(Records of spatial reasoning questions)
—————

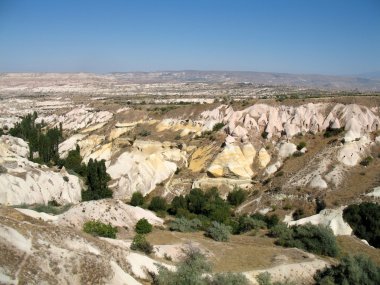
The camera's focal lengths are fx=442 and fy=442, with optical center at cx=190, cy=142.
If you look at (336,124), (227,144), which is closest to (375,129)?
(336,124)

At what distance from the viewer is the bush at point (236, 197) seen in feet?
141

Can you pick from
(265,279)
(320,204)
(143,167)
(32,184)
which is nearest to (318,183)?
(320,204)

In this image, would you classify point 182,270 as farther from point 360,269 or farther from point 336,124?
point 336,124

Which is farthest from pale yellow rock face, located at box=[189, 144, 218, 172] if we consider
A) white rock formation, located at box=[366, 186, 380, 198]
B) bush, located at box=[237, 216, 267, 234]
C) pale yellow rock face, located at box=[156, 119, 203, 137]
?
white rock formation, located at box=[366, 186, 380, 198]

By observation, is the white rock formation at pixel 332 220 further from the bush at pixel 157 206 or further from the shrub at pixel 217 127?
the shrub at pixel 217 127

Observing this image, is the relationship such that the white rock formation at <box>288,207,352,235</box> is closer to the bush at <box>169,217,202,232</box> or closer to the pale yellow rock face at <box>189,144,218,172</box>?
the bush at <box>169,217,202,232</box>

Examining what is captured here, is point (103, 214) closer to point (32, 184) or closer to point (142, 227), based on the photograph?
point (142, 227)

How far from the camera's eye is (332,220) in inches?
1284

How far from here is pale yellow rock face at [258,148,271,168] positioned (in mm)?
49500

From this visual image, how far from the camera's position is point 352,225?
1270 inches

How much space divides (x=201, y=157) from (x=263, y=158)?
7.29 m

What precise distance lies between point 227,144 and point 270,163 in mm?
5468

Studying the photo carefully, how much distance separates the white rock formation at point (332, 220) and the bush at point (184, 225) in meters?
8.02

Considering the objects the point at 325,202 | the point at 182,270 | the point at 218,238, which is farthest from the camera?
the point at 325,202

—————

None of the pictures should appear; repeat the records exactly otherwise.

The camera's focal lengths are fx=442 and fy=442, with optical center at cx=190, cy=142.
If you look at (336,124), (227,144), which is closest to (375,129)?
(336,124)

At what distance from the viewer is the bush at point (236, 197) seen in feet?
141

Can you pick from
(265,279)
(320,204)
(143,167)
(32,184)
which is nearest to (318,183)?
(320,204)

In this image, would you classify point 182,270 as farther from point 360,269 or farther from point 336,124?
point 336,124

Which is farthest from pale yellow rock face, located at box=[189, 144, 218, 172] if we consider
A) white rock formation, located at box=[366, 186, 380, 198]
B) bush, located at box=[237, 216, 267, 234]
C) pale yellow rock face, located at box=[156, 119, 203, 137]
?
white rock formation, located at box=[366, 186, 380, 198]

By observation, is the white rock formation at pixel 332 220 further from the bush at pixel 157 206 or further from the shrub at pixel 217 127?
the shrub at pixel 217 127

Observing this image, is the relationship such that the white rock formation at <box>288,207,352,235</box> is closer to the bush at <box>169,217,202,232</box> or closer to the pale yellow rock face at <box>189,144,218,172</box>?
the bush at <box>169,217,202,232</box>

Examining what is captured here, is point (103, 214) closer to point (32, 184) or closer to point (142, 227), based on the photograph?
point (142, 227)

How far from the camera's eye is (332,220) in inches?
1284

How far from here is pale yellow rock face at [258,148,271,168] positioned (in mm)?
49500

From this visual image, how far from the camera's position is point 352,225?
1270 inches

How much space divides (x=201, y=157) from (x=263, y=158)?
7.29 m

What precise distance lies between point 227,144 and point 270,163 in mm?
5468

Studying the photo carefully, how much distance separates the white rock formation at point (332, 220) and the bush at point (184, 225) in meters?
8.02

Considering the objects the point at 325,202 | the point at 182,270 | the point at 218,238, which is farthest from the camera?
the point at 325,202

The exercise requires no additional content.